谢耀祖激动地热血沸腾,脸红脖子粗,刚想再说几句表决心的话,不料王哲把电话挂断了。
杨欢欢见他放下了电话,搂着他的脖子,得意地说:“怎么样,我支的招好使吧?”
“嘿嘿,咱们这就叫天仙配!”谢耀祖淫笑着把她搂过去,在她脸上使劲亲了一口。
杨欢欢一把将他推开,用袖子擦着脸上的唾沫说:“早晨又没刷牙,你这嘴可真臭!”
谢耀祖不好意思地说:“早饭吃了根大葱……”
杨欢欢用手在他脑门上戳了一下,撇着嘴讥讽到:“跟着你家那个三八婆,生活也就这个品味了!”
“嘿嘿,要跟着你呢?”谢耀祖问。
杨欢欢眼皮往上一翻,嘴角翘得老高,说:“豆浆油条伺候!”
“啊?”
谢耀祖听完也撇起了嘴,分明在嘲笑她的品味也不高。
杨欢欢见状,连忙补充道:“豆浆是加白糖的。”
谢耀祖嗤笑:“我怕吃出糖尿病来!”
两人在这里磨牙,王哲已经急匆匆地去见李聪敏了。
他已经想好了,宁肯放弃升职的机会,也要说服李聪敏去保护谢耀祖,否则便是鸡飞蛋打的下场。

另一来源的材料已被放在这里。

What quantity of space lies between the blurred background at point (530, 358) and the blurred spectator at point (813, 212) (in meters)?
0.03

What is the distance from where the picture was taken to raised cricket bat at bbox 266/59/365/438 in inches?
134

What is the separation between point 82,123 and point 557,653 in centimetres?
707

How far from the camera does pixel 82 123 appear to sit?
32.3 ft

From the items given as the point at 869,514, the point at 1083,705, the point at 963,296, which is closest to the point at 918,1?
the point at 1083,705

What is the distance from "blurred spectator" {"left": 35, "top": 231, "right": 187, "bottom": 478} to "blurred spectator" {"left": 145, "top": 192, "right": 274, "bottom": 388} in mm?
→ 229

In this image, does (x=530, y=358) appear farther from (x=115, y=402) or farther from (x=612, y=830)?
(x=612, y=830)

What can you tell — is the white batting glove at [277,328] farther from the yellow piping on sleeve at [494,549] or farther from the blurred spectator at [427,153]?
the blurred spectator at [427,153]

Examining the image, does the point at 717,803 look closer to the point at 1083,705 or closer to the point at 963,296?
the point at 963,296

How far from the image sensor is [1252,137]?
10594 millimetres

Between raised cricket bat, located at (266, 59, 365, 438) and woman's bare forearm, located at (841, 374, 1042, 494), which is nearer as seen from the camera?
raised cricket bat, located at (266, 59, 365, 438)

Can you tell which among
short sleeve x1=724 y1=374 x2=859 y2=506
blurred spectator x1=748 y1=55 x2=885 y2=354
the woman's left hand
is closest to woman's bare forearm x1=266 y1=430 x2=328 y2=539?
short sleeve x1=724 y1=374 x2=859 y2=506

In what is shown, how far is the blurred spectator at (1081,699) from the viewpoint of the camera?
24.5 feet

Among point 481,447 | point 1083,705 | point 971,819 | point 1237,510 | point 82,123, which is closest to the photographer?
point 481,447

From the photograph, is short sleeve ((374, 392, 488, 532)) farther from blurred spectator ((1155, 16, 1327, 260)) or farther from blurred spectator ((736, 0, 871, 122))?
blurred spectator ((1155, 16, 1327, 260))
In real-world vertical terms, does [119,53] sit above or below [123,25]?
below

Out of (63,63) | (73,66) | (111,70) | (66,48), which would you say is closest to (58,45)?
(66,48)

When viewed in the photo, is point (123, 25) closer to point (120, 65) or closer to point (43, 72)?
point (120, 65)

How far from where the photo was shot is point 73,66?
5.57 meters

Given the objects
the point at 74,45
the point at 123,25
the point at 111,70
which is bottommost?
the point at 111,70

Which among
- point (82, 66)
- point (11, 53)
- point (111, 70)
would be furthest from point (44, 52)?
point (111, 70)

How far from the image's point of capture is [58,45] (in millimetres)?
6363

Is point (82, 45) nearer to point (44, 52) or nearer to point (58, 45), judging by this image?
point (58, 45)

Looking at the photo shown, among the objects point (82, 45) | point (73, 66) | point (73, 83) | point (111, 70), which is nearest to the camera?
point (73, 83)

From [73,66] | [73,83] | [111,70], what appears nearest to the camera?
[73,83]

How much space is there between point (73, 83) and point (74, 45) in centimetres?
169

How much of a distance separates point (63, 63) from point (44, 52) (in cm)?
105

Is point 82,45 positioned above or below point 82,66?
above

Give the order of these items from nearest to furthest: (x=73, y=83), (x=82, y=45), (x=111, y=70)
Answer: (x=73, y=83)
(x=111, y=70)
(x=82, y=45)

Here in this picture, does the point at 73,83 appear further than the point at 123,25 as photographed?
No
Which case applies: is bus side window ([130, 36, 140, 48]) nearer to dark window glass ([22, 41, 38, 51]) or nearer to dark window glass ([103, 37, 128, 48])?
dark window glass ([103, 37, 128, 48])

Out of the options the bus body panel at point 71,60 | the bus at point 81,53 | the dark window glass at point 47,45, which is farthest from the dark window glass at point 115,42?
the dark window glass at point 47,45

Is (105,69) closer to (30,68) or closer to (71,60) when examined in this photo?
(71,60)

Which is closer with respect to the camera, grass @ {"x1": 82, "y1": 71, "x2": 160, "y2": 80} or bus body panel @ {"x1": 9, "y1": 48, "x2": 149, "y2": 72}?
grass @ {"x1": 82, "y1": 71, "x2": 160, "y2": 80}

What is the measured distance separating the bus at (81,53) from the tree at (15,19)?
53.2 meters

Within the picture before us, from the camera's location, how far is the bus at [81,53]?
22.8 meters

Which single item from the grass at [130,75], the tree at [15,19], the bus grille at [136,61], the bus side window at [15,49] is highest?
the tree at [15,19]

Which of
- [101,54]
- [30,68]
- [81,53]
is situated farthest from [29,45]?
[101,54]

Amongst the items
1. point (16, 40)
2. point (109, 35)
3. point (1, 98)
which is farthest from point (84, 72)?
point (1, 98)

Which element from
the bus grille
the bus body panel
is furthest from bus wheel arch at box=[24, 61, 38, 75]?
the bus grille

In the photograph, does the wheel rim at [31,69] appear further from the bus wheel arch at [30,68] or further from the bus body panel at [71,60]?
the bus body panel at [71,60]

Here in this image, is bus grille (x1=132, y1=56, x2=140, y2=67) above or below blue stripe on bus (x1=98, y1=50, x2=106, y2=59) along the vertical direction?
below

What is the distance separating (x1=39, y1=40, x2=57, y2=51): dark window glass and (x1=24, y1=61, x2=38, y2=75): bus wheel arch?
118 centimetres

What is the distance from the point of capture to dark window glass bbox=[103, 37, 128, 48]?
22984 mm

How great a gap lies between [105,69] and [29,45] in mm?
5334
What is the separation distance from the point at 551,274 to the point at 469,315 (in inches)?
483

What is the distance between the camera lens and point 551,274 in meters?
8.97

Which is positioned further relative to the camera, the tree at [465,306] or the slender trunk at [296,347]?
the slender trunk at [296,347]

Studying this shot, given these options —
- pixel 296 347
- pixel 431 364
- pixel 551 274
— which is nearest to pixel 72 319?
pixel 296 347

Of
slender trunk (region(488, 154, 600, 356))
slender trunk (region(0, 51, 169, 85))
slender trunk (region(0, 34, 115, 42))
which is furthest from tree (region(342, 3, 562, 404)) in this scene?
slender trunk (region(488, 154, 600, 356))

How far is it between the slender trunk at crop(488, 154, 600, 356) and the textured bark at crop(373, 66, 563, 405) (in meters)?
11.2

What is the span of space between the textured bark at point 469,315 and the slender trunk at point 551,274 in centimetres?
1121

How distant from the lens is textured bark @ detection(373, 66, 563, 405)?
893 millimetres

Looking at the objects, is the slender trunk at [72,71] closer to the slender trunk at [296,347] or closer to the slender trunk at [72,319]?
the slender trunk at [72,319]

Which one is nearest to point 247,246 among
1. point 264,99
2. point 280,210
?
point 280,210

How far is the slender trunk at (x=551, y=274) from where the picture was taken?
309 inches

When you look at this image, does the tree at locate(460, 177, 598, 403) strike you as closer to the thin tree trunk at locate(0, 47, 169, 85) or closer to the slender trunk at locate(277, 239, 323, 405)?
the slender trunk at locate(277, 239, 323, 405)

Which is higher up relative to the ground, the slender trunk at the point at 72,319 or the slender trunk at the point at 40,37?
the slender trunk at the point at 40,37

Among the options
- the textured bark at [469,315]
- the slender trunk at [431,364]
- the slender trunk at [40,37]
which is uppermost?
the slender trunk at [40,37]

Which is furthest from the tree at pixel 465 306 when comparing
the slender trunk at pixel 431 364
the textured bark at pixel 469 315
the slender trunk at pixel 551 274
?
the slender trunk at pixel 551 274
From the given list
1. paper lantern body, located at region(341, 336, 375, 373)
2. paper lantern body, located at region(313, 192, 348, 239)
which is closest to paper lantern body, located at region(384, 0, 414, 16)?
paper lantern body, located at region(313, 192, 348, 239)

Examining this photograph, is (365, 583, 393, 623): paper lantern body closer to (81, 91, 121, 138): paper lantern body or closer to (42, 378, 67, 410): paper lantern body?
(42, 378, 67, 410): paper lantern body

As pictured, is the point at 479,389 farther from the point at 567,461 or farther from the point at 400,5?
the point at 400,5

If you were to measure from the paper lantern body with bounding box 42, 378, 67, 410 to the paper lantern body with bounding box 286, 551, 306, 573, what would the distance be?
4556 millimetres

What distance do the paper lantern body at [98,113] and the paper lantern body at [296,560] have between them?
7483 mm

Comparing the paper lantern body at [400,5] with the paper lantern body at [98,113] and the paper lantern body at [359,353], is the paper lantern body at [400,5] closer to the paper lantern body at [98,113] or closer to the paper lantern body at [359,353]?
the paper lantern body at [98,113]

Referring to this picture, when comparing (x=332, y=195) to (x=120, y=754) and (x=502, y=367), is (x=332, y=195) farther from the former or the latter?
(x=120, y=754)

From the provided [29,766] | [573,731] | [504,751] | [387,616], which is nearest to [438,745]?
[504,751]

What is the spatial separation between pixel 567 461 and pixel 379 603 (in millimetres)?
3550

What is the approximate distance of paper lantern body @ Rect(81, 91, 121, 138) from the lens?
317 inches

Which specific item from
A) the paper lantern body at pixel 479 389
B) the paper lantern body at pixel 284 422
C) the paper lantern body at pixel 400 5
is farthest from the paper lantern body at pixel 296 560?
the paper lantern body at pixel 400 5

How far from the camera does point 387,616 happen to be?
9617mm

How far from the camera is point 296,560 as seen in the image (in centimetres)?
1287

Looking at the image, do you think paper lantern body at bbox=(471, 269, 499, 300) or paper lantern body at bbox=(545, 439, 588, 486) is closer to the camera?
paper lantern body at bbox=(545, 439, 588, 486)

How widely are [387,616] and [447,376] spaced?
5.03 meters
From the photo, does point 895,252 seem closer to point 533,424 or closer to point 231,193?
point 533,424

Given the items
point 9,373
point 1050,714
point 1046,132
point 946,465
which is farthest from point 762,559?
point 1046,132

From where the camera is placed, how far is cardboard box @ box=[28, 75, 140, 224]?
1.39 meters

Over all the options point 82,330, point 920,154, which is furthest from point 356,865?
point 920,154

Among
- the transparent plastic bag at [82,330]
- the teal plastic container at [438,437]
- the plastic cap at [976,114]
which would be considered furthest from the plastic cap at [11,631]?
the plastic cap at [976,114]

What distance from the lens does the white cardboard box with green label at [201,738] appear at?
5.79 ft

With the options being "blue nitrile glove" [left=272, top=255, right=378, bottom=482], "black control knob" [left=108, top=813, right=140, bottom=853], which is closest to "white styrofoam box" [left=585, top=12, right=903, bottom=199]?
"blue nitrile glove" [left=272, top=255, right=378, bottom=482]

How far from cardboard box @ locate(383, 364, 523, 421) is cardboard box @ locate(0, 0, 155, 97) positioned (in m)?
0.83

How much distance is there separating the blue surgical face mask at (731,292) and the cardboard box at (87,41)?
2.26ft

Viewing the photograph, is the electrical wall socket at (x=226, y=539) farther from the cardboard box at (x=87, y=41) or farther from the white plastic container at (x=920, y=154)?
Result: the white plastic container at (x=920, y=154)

李聪敏接替了穆兰的工作,对贸易公司关注多了起来。但是,他关注的并非是经营业绩,而是王永健。他在找机会,哪怕是鸡蛋里挑骨头,也要给他点颜色。
可是,王永健警惕性很高,知道李聪敏对他不怀好意,所以做事更加严谨,处处提防着他的报复。
李聪敏狗咬刺猬,无从下嘴,急得百爪挠心。正在琢磨着怎样给他强加个罪名,王哲神色慌张地跑了过来。
“李总,有件事需要汇报,您方便吗?”
“什么事啊?”李聪敏抬起了眼皮,不阴不阳地问。
王哲见他愁眉不展,一脸官司的模样,知道现在说这种添堵的事不合时宜,但在涉及自己生死存亡的紧要时刻,却顾不了那么多了,一口气把谢耀祖刚说的情况向他做了汇报。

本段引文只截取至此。